Quote every entry word for word.

→ Dataset excerpts:
>>>
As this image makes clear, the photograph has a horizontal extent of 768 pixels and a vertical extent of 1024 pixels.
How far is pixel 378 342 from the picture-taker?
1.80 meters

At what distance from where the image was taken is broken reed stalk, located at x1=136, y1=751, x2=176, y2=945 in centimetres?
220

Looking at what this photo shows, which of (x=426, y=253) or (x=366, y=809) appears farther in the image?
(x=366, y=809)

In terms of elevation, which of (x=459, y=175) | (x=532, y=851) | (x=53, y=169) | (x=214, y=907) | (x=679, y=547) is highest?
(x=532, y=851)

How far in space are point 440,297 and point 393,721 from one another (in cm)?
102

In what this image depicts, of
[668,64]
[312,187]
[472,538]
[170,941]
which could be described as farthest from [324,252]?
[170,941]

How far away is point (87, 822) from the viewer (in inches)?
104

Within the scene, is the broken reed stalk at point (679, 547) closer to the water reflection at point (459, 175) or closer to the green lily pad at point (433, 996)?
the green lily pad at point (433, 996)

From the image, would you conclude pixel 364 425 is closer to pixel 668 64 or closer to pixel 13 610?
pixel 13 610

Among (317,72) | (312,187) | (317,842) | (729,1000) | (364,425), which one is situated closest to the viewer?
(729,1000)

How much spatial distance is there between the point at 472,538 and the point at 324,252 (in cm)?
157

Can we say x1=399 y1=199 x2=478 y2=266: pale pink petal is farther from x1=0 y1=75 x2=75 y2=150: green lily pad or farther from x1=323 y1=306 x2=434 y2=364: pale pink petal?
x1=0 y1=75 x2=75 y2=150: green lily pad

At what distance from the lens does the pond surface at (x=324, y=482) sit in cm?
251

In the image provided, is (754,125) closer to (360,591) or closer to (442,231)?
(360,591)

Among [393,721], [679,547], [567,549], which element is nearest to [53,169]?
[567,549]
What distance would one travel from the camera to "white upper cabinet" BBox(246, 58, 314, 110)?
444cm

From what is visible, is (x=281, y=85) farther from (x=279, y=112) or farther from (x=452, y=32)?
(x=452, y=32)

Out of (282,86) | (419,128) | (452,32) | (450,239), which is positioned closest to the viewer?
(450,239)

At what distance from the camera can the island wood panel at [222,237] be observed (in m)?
<<<
→ Correct answer:
As this image makes clear, the photograph has a horizontal extent of 768 pixels and a vertical extent of 1024 pixels.
How far is pixel 378 342 from the picture-taker?
1.80 meters

At what distance from where the image was taken is broken reed stalk, located at x1=136, y1=751, x2=176, y2=945 in centimetres?
220

Looking at what this photo shows, which of (x=426, y=253) or (x=366, y=809) appears farther in the image?
(x=366, y=809)

In terms of elevation, which of (x=459, y=175) | (x=532, y=851) | (x=53, y=169) | (x=214, y=907) | (x=679, y=547) is highest?
(x=532, y=851)

How far in space are point 440,297 and point 393,721 from one another (in cm)?
102

In what this image depicts, of
[668,64]
[312,187]
[472,538]
[170,941]
which could be described as farthest from [324,252]?
[170,941]

How far away is point (87, 822) from the viewer (in inches)?
104

Within the scene, is the broken reed stalk at point (679, 547) closer to the water reflection at point (459, 175) or closer to the green lily pad at point (433, 996)?
the green lily pad at point (433, 996)

From the image, would you conclude pixel 364 425 is closer to pixel 668 64 or closer to pixel 13 610?
pixel 13 610

Among (317,72) | (312,187) | (317,842) | (729,1000) | (364,425), which one is situated closest to the viewer?
(729,1000)

How much spatial distance is there between the point at 472,538 and the point at 324,252 (in cm)?
157

Can we say x1=399 y1=199 x2=478 y2=266: pale pink petal is farther from x1=0 y1=75 x2=75 y2=150: green lily pad or farther from x1=323 y1=306 x2=434 y2=364: pale pink petal?
x1=0 y1=75 x2=75 y2=150: green lily pad

At what distance from the lens does the pond surface at (x=324, y=482) sit in cm?
251

In the image provided, is (754,125) closer to (360,591) or closer to (442,231)?
(360,591)

Among [393,721], [679,547], [567,549], which element is nearest to [53,169]?
[567,549]
What distance would one travel from the camera to "white upper cabinet" BBox(246, 58, 314, 110)?
444cm

From what is visible, is (x=281, y=85) farther from (x=279, y=112) or farther from (x=452, y=32)?
(x=452, y=32)

Out of (282,86) | (419,128) | (452,32) | (450,239), which is positioned closest to the viewer?
(450,239)

At what distance from the camera can the island wood panel at [222,237] be observed (in m)?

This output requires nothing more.